Considered as a whole, the heat exchanger formed as a ring body may be disc-shaped, in particular in the manner of a salami sliced form having a through-hole in the center. Such a disc-shaped configuration of the ring body can be characterized, for example, by at least approximately parallel end faces. Independently thereof, the outer and/or inner circumferential surface of the ring body, which may be formed by the outer circumferential side of the outer ring and/or the inner circumferential side of the inner ring, may have an approximately cylindrical contour, in particular an approximately circular cylindrical contour.
Advantageously, the liquid jacket of the heat exchanger module can have an inlet and an outlet in order to be able to cool or, if necessary, also heat the temperature control liquid flowing through externally, i.e. outside the heat exchanger module or its liquid chamber. In particular, the heat exchanger module may have at least one inflow connection and one outflow connection to allow an external cooling fluid circuit of the respective machine to be connected to the heat exchanger module in a simple manner with the corresponding inflow and outflow lines.
Advantageously, said inlet and outlet connections may be provided on the outer ring of the ring body of the heat exchanger module to allow the temperature control liquid to be supplied to and discharged from the ring chamber through the outer ring.
Advantageously, said inlet and said outlet of the ring chamber may be provided side by side or in the same sector of the ring body of the heat exchanger and may be separated from each other by a separation plate provided in the ring chamber, which divides the ring chamber into two ring regions in the circumferential direction in the manner of a slit ring. The arrangement of the inlet and outlet in the same sector of the ring body or ring chamber ensures that the temperature control liquid flows and is recirculated through the entire ring chamber, wherein said separation plate prevents a flow short circuit and ensures that the liquid must flow in a circuit through the entire heat exchanger or ring chamber.
Said inlet and outlet connections may include fluid-tight coupling means, such as plug-in couplings or screw couplings for connecting temperature control liquid lines.

• _THE TASKS_
A) In the heat exchanger passage, what prevents a flow short circuit in the ring chamber?
B) Pick up the heat exchanger passage after its last sentence and extend it by one paragraph.
The records play no part in what is asked here.

• _Scene-based reasoning records_
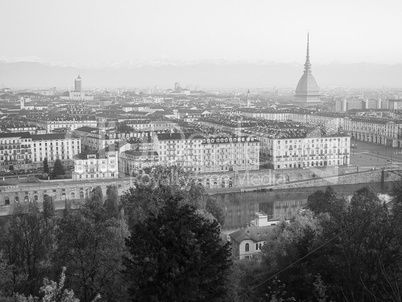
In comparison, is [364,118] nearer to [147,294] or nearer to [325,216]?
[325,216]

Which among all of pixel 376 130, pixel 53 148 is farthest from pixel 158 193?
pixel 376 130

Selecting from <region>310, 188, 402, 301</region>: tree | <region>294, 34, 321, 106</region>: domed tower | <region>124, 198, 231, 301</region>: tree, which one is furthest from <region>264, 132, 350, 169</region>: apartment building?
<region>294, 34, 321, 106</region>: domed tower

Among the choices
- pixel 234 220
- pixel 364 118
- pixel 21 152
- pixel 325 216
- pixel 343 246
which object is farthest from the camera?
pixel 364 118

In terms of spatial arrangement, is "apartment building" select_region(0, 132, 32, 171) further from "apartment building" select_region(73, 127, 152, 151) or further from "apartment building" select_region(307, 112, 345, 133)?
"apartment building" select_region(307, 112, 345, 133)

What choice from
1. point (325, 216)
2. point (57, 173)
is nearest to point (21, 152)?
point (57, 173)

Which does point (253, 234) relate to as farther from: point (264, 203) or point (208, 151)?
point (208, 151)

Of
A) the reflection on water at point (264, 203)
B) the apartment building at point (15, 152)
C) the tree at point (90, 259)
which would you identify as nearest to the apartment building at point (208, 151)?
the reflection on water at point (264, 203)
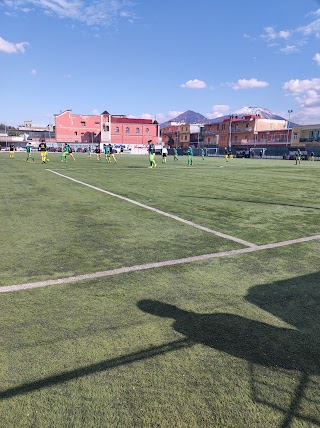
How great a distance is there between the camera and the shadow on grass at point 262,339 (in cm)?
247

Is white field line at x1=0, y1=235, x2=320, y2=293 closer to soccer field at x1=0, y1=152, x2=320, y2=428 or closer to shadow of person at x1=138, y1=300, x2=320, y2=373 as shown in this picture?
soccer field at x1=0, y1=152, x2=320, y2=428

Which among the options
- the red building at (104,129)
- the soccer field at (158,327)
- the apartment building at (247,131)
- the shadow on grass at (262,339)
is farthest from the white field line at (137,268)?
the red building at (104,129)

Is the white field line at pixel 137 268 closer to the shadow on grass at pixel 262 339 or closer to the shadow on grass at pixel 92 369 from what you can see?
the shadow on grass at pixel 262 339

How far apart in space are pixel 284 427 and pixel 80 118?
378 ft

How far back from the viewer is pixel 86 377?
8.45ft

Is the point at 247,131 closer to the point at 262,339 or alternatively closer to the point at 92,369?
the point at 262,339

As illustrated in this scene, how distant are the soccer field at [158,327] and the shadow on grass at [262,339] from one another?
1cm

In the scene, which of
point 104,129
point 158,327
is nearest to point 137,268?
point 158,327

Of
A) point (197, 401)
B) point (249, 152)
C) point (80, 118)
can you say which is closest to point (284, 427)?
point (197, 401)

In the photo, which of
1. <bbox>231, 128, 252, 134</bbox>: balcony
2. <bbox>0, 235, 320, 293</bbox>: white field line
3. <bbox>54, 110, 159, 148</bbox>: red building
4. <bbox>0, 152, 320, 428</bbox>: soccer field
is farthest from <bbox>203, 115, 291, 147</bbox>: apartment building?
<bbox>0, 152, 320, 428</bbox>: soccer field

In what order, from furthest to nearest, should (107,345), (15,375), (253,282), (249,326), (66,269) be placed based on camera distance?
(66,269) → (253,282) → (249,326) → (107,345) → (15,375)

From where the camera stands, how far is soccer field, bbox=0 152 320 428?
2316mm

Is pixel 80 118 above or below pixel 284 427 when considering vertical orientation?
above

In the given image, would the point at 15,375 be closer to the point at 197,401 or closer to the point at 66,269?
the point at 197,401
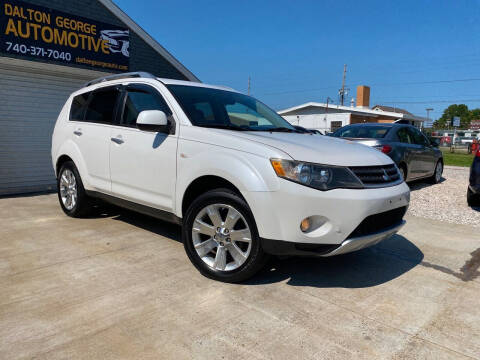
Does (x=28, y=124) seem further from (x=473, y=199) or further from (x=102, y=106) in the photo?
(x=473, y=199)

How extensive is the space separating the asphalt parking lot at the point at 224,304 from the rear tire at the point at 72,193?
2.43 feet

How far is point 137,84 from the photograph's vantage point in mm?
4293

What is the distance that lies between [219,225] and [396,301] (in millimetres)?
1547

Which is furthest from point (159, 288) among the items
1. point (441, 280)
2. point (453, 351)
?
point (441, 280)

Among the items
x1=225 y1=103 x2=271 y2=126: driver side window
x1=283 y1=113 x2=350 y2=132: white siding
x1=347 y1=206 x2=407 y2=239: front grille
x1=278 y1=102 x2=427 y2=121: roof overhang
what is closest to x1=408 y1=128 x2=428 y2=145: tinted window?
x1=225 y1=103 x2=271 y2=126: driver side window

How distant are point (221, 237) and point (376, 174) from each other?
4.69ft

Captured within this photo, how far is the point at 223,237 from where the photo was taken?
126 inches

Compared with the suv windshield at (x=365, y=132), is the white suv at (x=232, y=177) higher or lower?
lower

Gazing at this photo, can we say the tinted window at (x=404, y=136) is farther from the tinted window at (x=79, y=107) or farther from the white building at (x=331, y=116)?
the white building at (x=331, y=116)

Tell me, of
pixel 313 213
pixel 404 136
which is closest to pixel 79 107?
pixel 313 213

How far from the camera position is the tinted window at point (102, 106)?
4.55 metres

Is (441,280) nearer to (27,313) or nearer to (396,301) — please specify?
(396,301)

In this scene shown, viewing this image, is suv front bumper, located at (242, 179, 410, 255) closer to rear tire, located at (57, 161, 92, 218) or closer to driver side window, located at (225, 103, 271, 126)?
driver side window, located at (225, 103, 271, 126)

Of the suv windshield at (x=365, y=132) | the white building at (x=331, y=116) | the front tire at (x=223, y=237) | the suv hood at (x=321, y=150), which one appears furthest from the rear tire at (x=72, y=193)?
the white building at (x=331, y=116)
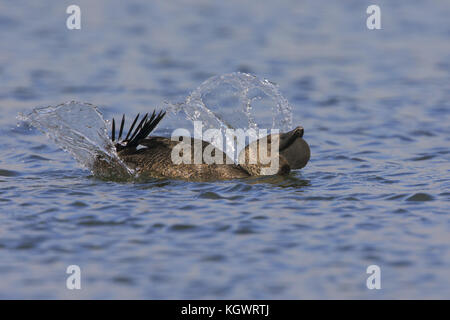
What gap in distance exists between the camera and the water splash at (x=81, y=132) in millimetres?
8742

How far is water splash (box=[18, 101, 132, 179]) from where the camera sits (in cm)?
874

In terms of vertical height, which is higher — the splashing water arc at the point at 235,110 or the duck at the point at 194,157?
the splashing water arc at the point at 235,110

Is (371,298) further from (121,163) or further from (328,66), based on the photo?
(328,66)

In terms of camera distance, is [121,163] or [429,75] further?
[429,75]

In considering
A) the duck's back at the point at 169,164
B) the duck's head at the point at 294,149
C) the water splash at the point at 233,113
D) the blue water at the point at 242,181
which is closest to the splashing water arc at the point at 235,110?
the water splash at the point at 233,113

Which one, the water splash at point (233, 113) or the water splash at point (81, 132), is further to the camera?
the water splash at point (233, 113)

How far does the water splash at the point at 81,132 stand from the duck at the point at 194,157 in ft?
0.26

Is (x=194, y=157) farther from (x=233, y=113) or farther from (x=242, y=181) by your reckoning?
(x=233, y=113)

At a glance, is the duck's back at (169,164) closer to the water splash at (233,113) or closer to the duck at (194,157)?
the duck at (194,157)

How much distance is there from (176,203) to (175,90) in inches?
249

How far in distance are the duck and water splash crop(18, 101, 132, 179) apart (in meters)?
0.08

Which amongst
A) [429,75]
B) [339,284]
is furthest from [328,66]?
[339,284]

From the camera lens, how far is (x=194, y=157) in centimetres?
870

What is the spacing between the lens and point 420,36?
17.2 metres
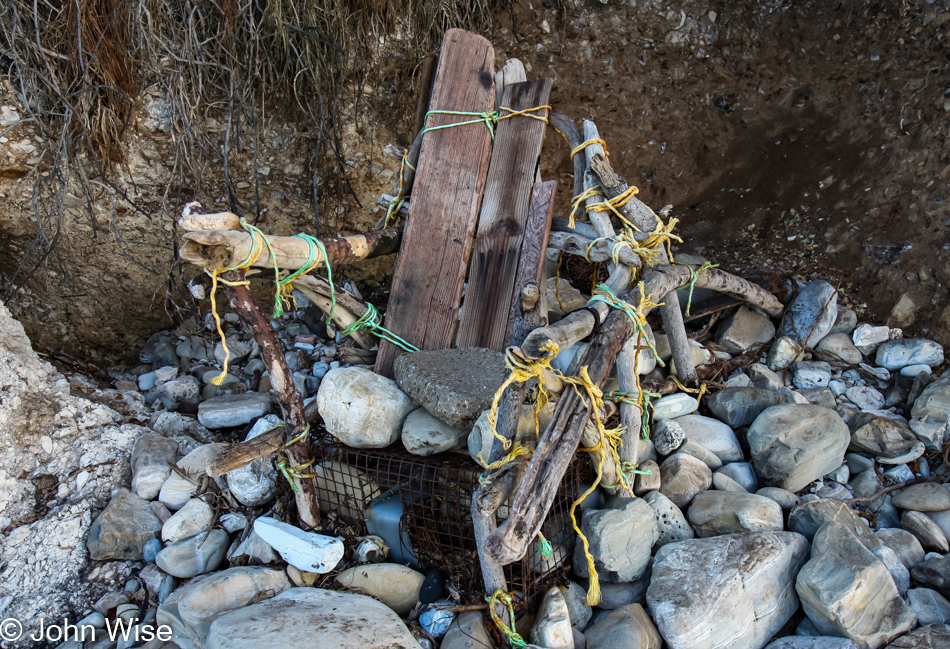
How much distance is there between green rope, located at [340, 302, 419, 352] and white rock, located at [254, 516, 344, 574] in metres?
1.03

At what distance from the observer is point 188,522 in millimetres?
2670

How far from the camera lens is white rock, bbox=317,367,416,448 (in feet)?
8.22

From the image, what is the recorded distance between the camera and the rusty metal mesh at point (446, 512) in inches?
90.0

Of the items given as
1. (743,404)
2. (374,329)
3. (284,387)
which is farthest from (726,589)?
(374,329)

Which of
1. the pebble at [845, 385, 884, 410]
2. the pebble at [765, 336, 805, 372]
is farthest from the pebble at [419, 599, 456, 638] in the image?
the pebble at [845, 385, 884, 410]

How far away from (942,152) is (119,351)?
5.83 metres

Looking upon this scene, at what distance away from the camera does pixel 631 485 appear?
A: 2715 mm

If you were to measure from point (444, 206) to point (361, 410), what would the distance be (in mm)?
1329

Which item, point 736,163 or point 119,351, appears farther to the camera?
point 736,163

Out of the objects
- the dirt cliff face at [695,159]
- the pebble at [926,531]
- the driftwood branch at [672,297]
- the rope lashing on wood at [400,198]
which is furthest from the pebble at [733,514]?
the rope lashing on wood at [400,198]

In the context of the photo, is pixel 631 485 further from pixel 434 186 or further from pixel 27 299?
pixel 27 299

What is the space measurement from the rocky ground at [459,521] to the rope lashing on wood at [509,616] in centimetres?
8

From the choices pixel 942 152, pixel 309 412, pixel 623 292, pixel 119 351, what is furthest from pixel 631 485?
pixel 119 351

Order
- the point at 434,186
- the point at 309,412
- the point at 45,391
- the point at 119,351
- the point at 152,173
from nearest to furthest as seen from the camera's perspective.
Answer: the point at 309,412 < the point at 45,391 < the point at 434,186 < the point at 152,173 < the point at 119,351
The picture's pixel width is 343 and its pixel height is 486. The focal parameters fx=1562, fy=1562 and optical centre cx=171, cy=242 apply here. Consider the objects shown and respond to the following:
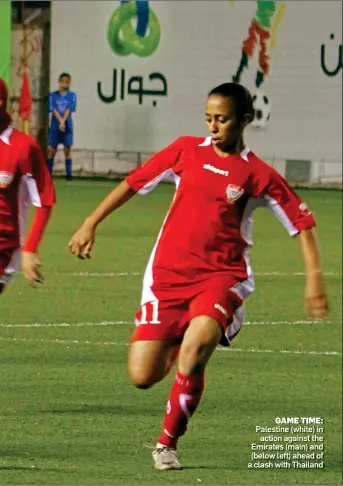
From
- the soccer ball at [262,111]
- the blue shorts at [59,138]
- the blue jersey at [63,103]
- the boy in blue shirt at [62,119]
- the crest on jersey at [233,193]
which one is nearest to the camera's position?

• _ANSWER SET_
A) A separation plate provided in the ring chamber prevents a flow short circuit.

B)
Advantageously, said inlet and said outlet may be arranged at the top of the ring body, for example at just before and just after 12 o'clock, in order to supply the temperature control liquid at the top as well as to discharge it at the top. Such an arrangement of the inlet and outlet of the temperature control liquid circuit on the upper side ensures that the entire liquid jacket, in particular the entire ring chamber is flowed through by the temperature control liquid. In an advantageous further development of the invention, there can be provided turbulence fins and/or flow distributing plates in said ring chamber through which the temperature control liquid flows, in particular arranged radially offset from one another, so that the temperature control liquid must flow back and forth in a meandering or winding manner in order to be able to pass the turbulence fins. If, in the manner specified, the ring chamber is delimited by an inner ring and an outer ring, said turbulence fins may be arranged to project alternately outwards from the inner ring and inwards from the outer ring. Said turbulence fins can extend over the entire width or thickness of the ring chamber, i.e. they can adjoin the two plate-shaped end walls on both sides, so that only one passage remains at the radially inner end or at the radially outer end of the alternately arranged turbulence fins.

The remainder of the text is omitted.